咖啡馆里的工作从此变得截然不同,时间流动的速度似乎加快两倍,他得了急性煮咖啡成瘾症,下班了就期待上班,上班了就期待煮咖啡,煮了咖啡就想煮更多咖啡。
老板娘大方的把咖啡机任他使用,他还没拿到薪水,就先付钱给老板娘买咖啡豆,他找了许多书和资料,没有客人的时候,就霸着咖啡机,一杯一杯的煮,不停调整填压的手势和力道,慢慢地煮出还可以喝的咖啡。
他练习打奶泡,让牛奶冒出小小的气泡,让香甜味随着热蒸气盘旋而上,像歌声一样。
「你入魔了,你的眼神完全是被邪教催眠的那种狂热,很变态。」来探班的五阿哥啧啧两声,「但我不相信你的技术,我要喝老板娘煮的。」
陈海天不在意五阿哥的挖苦,他已经挑选出想做的事情,所以,总有一天他会把咖啡灌进五阿哥喉咙里。
一个月的打工期结束,陈海天依依不舍的给老板娘一个拥抱,他很少和朋友有肢体上的碰触,但老板娘在这一个月教他很多,只有拥抱能表达他的感谢。
「唉唷,帅锅一走,那些欧巴桑会碎碎念,有空回来坐坐。」老板娘笑着拍了拍他,一边叮咛他,「对咖啡真的有兴趣的话,手冲跟塞风也要去学。」
陈海天笑着答应,因为他已经得了急性煮咖啡成瘾症,只有煮咖啡能安抚心里滚烫的狂热。
「我交了女友,然后又单身了。」梁美莉递上一杯黑白分明的酒,庆祝陈海天再度成为无业游民。
「速度很快。」陈海天拿起酒杯嗅了嗅,有豆浆味和咖啡味。
「飞快,两星期不到。」梁美莉拿起茶,帅气的弹开打火机点烟,「她说我不够T,我说我本来就不是T,她好像看到鬼一样,什么够不够T,有病,再T也不会多出一根,我也不想多出一根。」
「她是同性恋里的异性恋。」
「我看起来像T是因为我喜欢这样打扮,不是因为我是T,而且我不是T啊啊啊——有时混拉子圈真让我觉得自己是白痴。」
「你不用再大庭广众下跟我讲这个,又不是佛洛依德研讨会。」
「我穿女装也是人模人样。」
「拜托不要,」陈海天皱了皱眉头,「这杯到底是什么?」
「卡鲁瓦豆浆,本来是加牛奶,日本人发明加豆浆,说是养生还抗老化,我个人觉得很难喝,」梁美莉故做妩媚的抛个媚眼,朝陈海天吐一口烟,「来,宝贝,庆祝你找到人生新方向,快点喝光它。」
第九章
夏天流逝,时序慢慢进入秋天,巷子里的行道树开始拖曳着一些枯黄的叶。客厅的窗户敞开,夏末的雨在巷子静静地落着,陈海天认真在网路上找新的咖啡馆栖身,他将目标锁定在「远离商业区、十张桌子以内、员工数小于三人的咖啡馆」,上班族、人群、同事,他一向能避则避。
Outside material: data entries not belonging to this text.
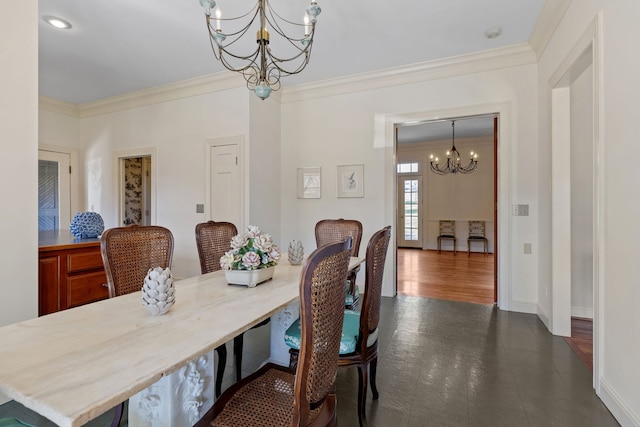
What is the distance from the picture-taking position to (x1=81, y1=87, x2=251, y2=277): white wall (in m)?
4.15

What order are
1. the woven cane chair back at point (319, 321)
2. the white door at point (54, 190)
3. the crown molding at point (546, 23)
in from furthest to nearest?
1. the white door at point (54, 190)
2. the crown molding at point (546, 23)
3. the woven cane chair back at point (319, 321)

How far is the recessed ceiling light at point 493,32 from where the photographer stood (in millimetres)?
3033

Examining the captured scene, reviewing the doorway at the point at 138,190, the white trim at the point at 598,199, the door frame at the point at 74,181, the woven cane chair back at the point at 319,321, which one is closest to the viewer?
the woven cane chair back at the point at 319,321

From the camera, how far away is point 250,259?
1.61m

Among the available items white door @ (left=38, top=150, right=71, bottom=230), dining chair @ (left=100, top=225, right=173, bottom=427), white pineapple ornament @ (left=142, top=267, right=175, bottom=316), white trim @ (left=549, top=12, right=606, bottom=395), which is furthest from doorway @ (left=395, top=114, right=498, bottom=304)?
white door @ (left=38, top=150, right=71, bottom=230)

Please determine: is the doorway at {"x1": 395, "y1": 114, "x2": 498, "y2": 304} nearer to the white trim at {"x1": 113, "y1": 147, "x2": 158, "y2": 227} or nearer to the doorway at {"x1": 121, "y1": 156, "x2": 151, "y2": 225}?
the white trim at {"x1": 113, "y1": 147, "x2": 158, "y2": 227}

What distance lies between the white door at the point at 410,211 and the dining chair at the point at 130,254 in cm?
726

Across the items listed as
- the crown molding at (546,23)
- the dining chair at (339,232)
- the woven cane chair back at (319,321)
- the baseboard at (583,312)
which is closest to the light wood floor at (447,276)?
the baseboard at (583,312)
有明确的目标,事情实行起来就容易多,三个朋友也发动各自的人际关系,一旦发现合适的咖啡馆在征人,就立刻回报。他马不停蹄的面试了几间咖啡馆,最后在城南学区附近的小巷子里,找到愿意收留他的咖啡馆。
那是间很有情调的咖啡馆,不同于城市里常见的极简风格,而是沉淀着某种灰尘的五十年代怀旧风格,像是繁华落尽却仍有绕梁余味,咖啡和肉桂香味已经渗透进墙面和桌椅的空隙,用什么方法都无法去除。
咖啡馆的名字是《Hey Hey My My》,来自Neil Young的歌。陈海天闻着刚切的新鲜柠檬味,听着冰块落进玻璃杯里的声音,不自觉地和老板聊了一个多小时的老摇滚,完全忘记自己在面试工作,等到老板问他什么时候可以上班时,他才醒过来。